5-      Want the changes you seek. For example, “What would make me want to lose weight? “What would make me want to do more exercises? “What would make me want to stick to my goals for change?

6-      What is the smallest, easiest step to take that you know you can’t fail? For example if writing a book is one of your goals, try writing one sentence per day and before you know it you’ll have the makings of your book. It’s a step that there can be no excuses attached to.

7-      Recognize that there will be setbacks and plan for them. For example, IF I want to go to the gym to exercise after work and a colleague asks me to go to happy hour after work THEN I will either meet up with that colleague after my work out or get up early the next morning to go to the gym.

8-      Strengthen your will power. This can be done through meditation or personal challenges to test your resilience.

9-      Dig in and keep going. Persevere. Work hard to achieve your end result.
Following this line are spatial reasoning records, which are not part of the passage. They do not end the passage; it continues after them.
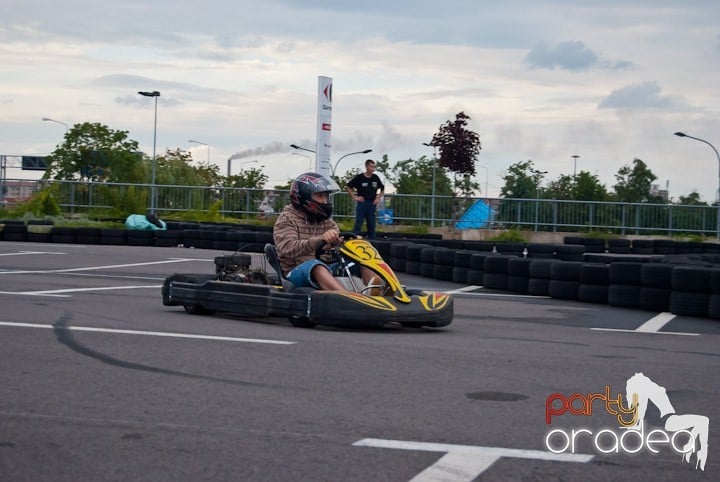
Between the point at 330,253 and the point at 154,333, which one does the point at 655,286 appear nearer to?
the point at 330,253

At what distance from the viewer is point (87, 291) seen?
1297cm

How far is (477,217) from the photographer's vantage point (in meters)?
35.0

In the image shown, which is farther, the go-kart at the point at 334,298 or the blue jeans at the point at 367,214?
the blue jeans at the point at 367,214

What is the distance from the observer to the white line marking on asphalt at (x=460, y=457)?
4363 mm

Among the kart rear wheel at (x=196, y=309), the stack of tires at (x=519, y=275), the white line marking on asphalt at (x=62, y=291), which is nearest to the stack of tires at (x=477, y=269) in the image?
the stack of tires at (x=519, y=275)

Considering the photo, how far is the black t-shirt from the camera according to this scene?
2061cm

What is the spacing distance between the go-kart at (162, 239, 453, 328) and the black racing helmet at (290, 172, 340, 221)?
0.38 metres

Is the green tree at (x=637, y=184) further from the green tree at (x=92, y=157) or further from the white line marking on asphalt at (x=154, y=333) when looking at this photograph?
the white line marking on asphalt at (x=154, y=333)

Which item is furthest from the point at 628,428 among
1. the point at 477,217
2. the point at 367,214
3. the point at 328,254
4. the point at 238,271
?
the point at 477,217

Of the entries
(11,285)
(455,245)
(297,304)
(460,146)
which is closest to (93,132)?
(460,146)

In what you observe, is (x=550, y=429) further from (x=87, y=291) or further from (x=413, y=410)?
(x=87, y=291)

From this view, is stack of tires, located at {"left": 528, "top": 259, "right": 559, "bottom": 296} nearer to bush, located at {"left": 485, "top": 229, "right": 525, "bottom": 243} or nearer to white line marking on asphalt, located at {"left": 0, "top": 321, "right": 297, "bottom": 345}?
white line marking on asphalt, located at {"left": 0, "top": 321, "right": 297, "bottom": 345}

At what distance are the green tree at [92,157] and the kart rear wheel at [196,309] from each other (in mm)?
54939

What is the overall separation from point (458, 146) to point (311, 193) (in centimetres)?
2443
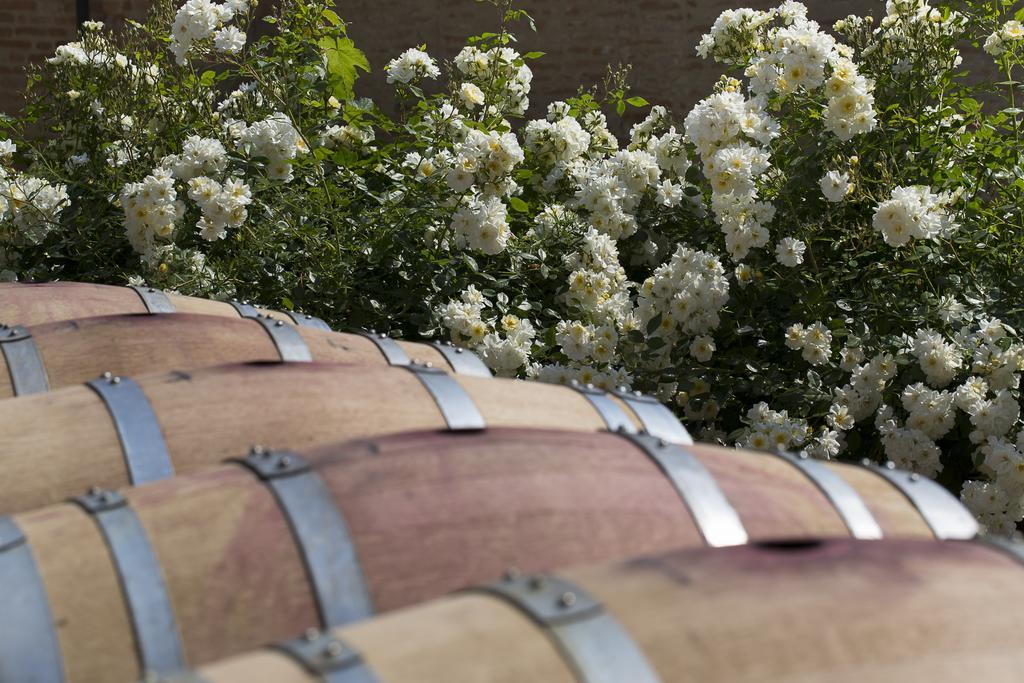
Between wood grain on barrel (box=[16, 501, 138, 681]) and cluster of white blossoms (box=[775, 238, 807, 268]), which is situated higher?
cluster of white blossoms (box=[775, 238, 807, 268])

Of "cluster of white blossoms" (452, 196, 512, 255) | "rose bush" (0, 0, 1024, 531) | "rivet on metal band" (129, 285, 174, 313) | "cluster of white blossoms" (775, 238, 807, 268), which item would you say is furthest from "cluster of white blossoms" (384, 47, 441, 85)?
"rivet on metal band" (129, 285, 174, 313)

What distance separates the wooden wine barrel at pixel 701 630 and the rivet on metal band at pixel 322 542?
200mm

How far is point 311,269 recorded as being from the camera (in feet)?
14.2

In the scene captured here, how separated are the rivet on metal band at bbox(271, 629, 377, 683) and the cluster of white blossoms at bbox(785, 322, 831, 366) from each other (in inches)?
102

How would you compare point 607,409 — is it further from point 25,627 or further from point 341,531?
point 25,627

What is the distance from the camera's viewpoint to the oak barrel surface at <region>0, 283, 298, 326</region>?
3178 mm

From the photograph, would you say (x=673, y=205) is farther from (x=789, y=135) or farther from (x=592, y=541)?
(x=592, y=541)

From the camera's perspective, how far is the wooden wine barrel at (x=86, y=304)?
3.19 meters

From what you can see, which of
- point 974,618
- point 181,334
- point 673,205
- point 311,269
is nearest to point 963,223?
point 673,205

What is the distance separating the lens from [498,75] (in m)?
4.96

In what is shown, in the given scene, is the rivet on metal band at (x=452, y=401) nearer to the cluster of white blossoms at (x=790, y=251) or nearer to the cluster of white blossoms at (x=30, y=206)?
the cluster of white blossoms at (x=790, y=251)

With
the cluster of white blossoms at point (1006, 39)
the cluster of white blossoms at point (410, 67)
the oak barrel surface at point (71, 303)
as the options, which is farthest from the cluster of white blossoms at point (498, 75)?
the oak barrel surface at point (71, 303)

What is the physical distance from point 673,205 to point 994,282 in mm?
1062

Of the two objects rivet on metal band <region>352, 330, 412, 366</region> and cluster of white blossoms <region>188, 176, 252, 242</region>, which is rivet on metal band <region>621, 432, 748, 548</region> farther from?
cluster of white blossoms <region>188, 176, 252, 242</region>
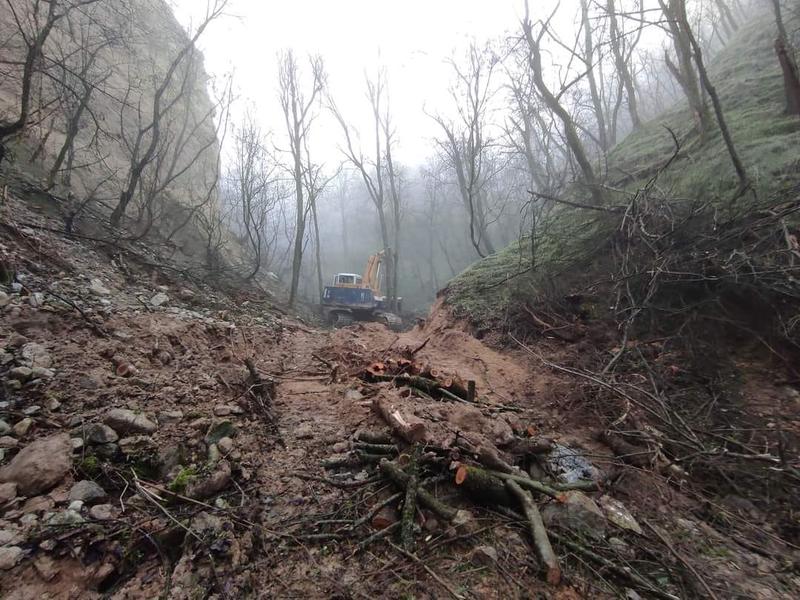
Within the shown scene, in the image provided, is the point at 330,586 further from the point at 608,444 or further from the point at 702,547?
the point at 608,444

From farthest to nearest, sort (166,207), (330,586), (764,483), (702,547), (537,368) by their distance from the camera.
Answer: (166,207)
(537,368)
(764,483)
(702,547)
(330,586)

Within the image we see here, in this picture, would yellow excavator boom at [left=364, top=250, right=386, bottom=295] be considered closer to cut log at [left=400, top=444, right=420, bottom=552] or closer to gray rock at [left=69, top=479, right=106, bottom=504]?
cut log at [left=400, top=444, right=420, bottom=552]

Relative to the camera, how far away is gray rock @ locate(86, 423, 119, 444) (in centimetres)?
241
10-   Know when to let goals go. Sometimes, but rarely, will you realize that the path you are taking toward your change, toward your goal is not the right path. Be flexible enough to recognize that signs of a bad plan and be open enough to change course, change the plan but not give up on the idea of where you want to go.

In this new year that is fast approaching I wish you strength, perseverance and open mindedness toward your changes, your goals and your resolutions. Happy New Year!!!